Reproduce every row below word for word, leaving out the pictures.

#####

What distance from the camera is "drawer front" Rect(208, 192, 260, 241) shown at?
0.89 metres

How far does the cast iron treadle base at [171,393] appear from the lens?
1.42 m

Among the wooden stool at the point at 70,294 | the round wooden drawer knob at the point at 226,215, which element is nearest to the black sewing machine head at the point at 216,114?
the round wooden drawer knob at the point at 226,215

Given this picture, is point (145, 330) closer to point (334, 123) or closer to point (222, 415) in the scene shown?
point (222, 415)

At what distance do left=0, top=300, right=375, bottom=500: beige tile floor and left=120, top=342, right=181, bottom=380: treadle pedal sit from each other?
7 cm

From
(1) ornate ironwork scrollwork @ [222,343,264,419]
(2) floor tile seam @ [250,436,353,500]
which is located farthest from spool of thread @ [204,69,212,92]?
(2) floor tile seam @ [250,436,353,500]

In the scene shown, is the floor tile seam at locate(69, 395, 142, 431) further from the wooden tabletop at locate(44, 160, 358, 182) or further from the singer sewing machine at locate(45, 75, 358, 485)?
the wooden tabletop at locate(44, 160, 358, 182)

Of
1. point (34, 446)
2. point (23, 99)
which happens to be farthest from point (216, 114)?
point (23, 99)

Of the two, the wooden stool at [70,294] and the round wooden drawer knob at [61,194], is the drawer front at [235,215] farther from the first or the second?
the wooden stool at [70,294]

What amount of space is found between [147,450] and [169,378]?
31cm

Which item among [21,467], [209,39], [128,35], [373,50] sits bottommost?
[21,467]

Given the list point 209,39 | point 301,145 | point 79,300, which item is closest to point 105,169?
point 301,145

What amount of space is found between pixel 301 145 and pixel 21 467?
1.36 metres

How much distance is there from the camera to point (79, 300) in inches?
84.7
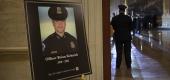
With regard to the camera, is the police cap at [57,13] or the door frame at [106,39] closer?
the police cap at [57,13]

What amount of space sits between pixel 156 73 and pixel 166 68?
2.69 feet

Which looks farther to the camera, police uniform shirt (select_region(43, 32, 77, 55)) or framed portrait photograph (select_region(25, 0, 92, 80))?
police uniform shirt (select_region(43, 32, 77, 55))

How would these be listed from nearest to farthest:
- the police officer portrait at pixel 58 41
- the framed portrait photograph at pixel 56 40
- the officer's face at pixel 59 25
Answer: the framed portrait photograph at pixel 56 40
the police officer portrait at pixel 58 41
the officer's face at pixel 59 25

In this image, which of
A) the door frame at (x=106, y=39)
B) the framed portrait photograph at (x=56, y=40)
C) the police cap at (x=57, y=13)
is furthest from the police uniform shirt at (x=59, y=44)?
the door frame at (x=106, y=39)

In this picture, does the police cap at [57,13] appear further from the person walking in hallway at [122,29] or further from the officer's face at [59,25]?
the person walking in hallway at [122,29]

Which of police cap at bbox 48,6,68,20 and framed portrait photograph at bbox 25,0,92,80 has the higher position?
police cap at bbox 48,6,68,20

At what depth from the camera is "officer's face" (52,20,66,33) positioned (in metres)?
3.71

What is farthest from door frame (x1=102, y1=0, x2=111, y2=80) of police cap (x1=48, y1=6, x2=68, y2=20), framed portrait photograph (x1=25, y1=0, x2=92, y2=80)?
police cap (x1=48, y1=6, x2=68, y2=20)

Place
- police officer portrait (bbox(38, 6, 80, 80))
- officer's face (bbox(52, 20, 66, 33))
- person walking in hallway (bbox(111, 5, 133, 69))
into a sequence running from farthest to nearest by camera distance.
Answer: person walking in hallway (bbox(111, 5, 133, 69)) → officer's face (bbox(52, 20, 66, 33)) → police officer portrait (bbox(38, 6, 80, 80))

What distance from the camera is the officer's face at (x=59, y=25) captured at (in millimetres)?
3711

#####

» FINAL RESULT:
What distance from the camera is "drawer front" Rect(208, 192, 260, 241) shown at?
0.89 metres

How far does the cast iron treadle base at [171,393] appear from the lens?
1.42 m

Among the wooden stool at the point at 70,294 | the round wooden drawer knob at the point at 226,215, which element is nearest to the black sewing machine head at the point at 216,114?
the round wooden drawer knob at the point at 226,215

Given this picture, is point (145, 330) closer to point (334, 123) or closer to point (222, 415) in the scene shown?
point (222, 415)

At what distance do left=0, top=300, right=375, bottom=500: beige tile floor and left=120, top=342, right=181, bottom=380: treadle pedal sit from each other?
7 cm

From
(1) ornate ironwork scrollwork @ [222,343,264,419]
(2) floor tile seam @ [250,436,353,500]
which is located farthest from spool of thread @ [204,69,212,92]?
(2) floor tile seam @ [250,436,353,500]

In the scene shown, is the floor tile seam at locate(69, 395, 142, 431) further from the wooden tabletop at locate(44, 160, 358, 182) or further from the singer sewing machine at locate(45, 75, 358, 485)?
the wooden tabletop at locate(44, 160, 358, 182)

Of
1. point (34, 446)
2. point (23, 99)
which happens to be farthest from point (216, 114)?
point (23, 99)

Of the two, the wooden stool at [70,294] and the round wooden drawer knob at [61,194], is the drawer front at [235,215] farther from the first or the second?
the wooden stool at [70,294]

What amount of space is found between [147,450] and [169,378]?
31cm

Which item among [21,467], [209,39], [128,35], [373,50] sits bottommost?
[21,467]

Given the list point 209,39 | point 301,145 | point 79,300, which item is closest to point 105,169?
point 301,145

What amount of space is found between pixel 301 145 and pixel 21 467?
1.36 metres

How much distance is there from the camera to point (79, 300) in inches?
84.7
With regard to the camera, is the police cap at [57,13] or the door frame at [106,39] closer?
the police cap at [57,13]

What amount of space sits between pixel 156 73 and pixel 166 68?
2.69 feet

Which looks farther to the camera, police uniform shirt (select_region(43, 32, 77, 55)) or framed portrait photograph (select_region(25, 0, 92, 80))?
police uniform shirt (select_region(43, 32, 77, 55))

How would these be listed from nearest to farthest:
- the police officer portrait at pixel 58 41
- the framed portrait photograph at pixel 56 40
- the officer's face at pixel 59 25
Answer: the framed portrait photograph at pixel 56 40
the police officer portrait at pixel 58 41
the officer's face at pixel 59 25

In this image, which of
A) the door frame at (x=106, y=39)
B) the framed portrait photograph at (x=56, y=40)
C) the police cap at (x=57, y=13)
is furthest from the police uniform shirt at (x=59, y=44)?
the door frame at (x=106, y=39)

In this picture, does the police cap at [57,13] appear further from the person walking in hallway at [122,29] or further from the officer's face at [59,25]?
the person walking in hallway at [122,29]

Which of police cap at bbox 48,6,68,20 and framed portrait photograph at bbox 25,0,92,80 has the higher position?
police cap at bbox 48,6,68,20

At what depth from the camera is "officer's face" (52,20,66,33) positioned (in metres)?
3.71

What is farthest from door frame (x1=102, y1=0, x2=111, y2=80) of police cap (x1=48, y1=6, x2=68, y2=20), framed portrait photograph (x1=25, y1=0, x2=92, y2=80)?
police cap (x1=48, y1=6, x2=68, y2=20)

Place
- police officer portrait (bbox(38, 6, 80, 80))
- officer's face (bbox(52, 20, 66, 33))
- person walking in hallway (bbox(111, 5, 133, 69))
into a sequence running from farthest to nearest by camera distance.
Answer: person walking in hallway (bbox(111, 5, 133, 69)) → officer's face (bbox(52, 20, 66, 33)) → police officer portrait (bbox(38, 6, 80, 80))

What distance from the camera is the officer's face at (x=59, y=25) captured at (in millimetres)?
3711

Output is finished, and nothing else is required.